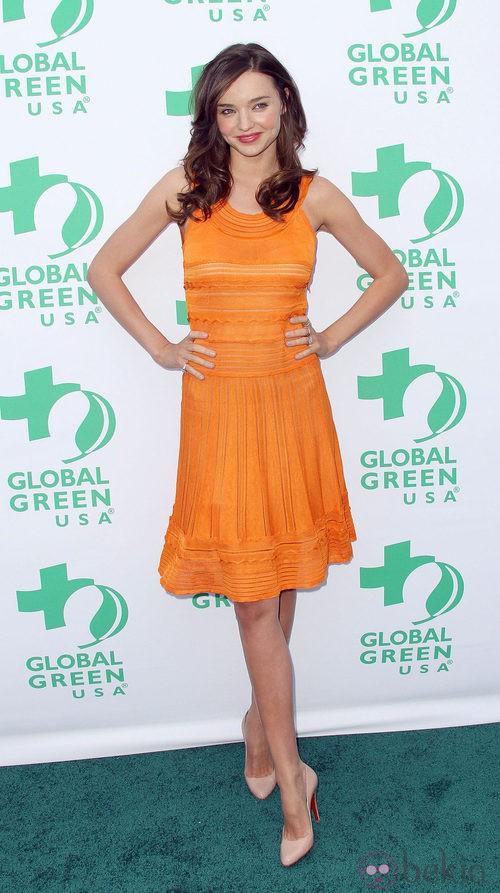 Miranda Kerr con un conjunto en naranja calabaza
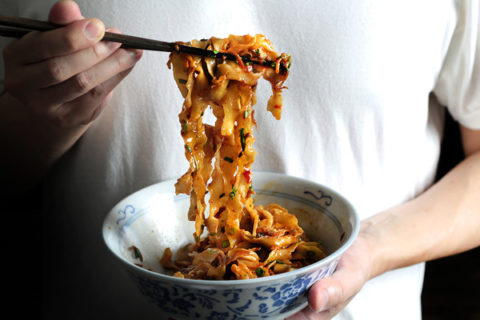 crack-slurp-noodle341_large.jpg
==
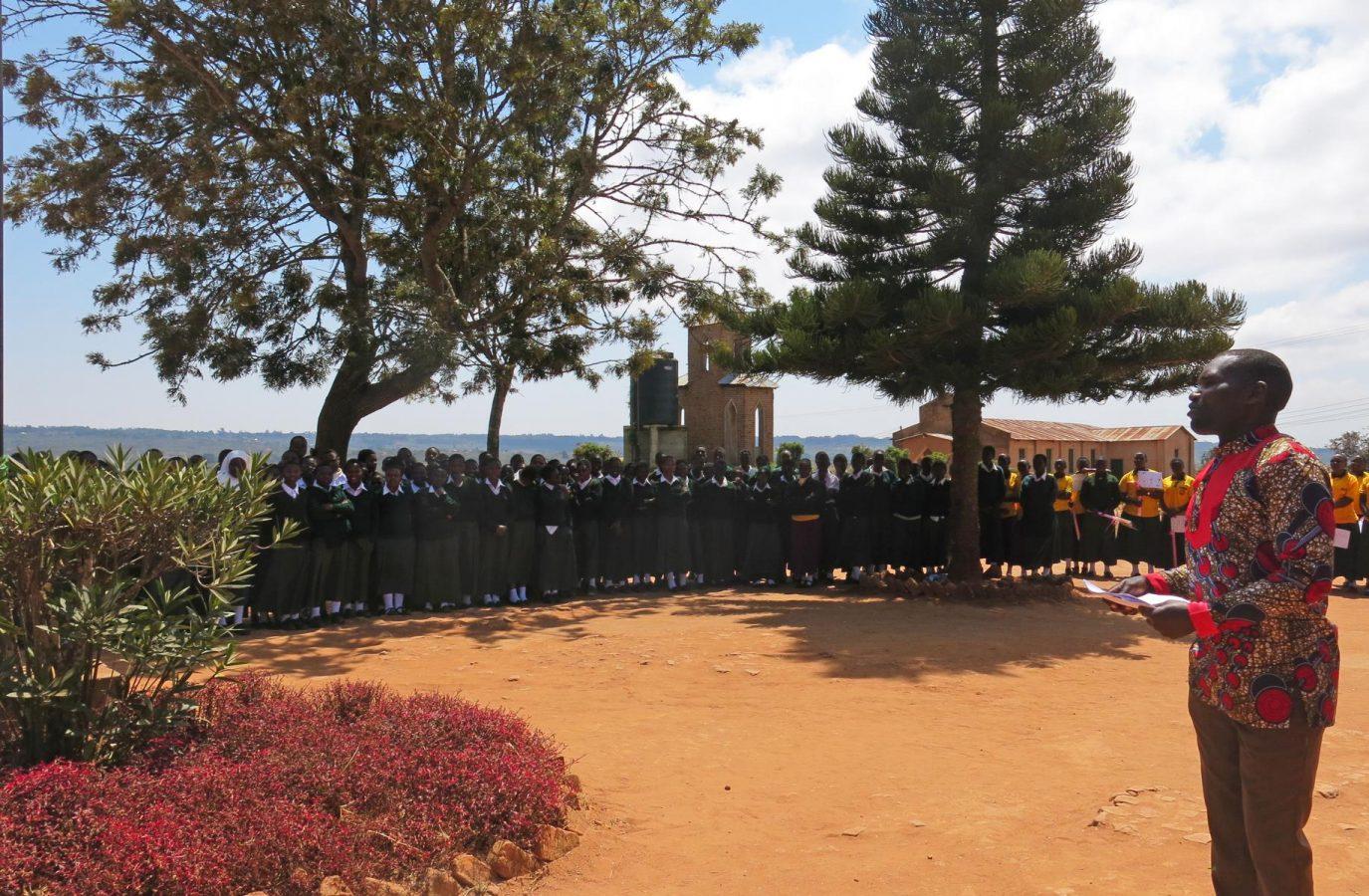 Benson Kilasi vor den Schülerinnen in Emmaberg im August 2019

TASK STATEMENT
Write out word for word the lines above that run from the one with "Miranda Kerr con" to the one with "crack-slurp-noodle341_large.jpg". Include both end lines; exclude the images.

EXERCISE RESPONSE
 Miranda Kerr con un conjunto en naranja calabaza
 crack-slurp-noodle341_large.jpg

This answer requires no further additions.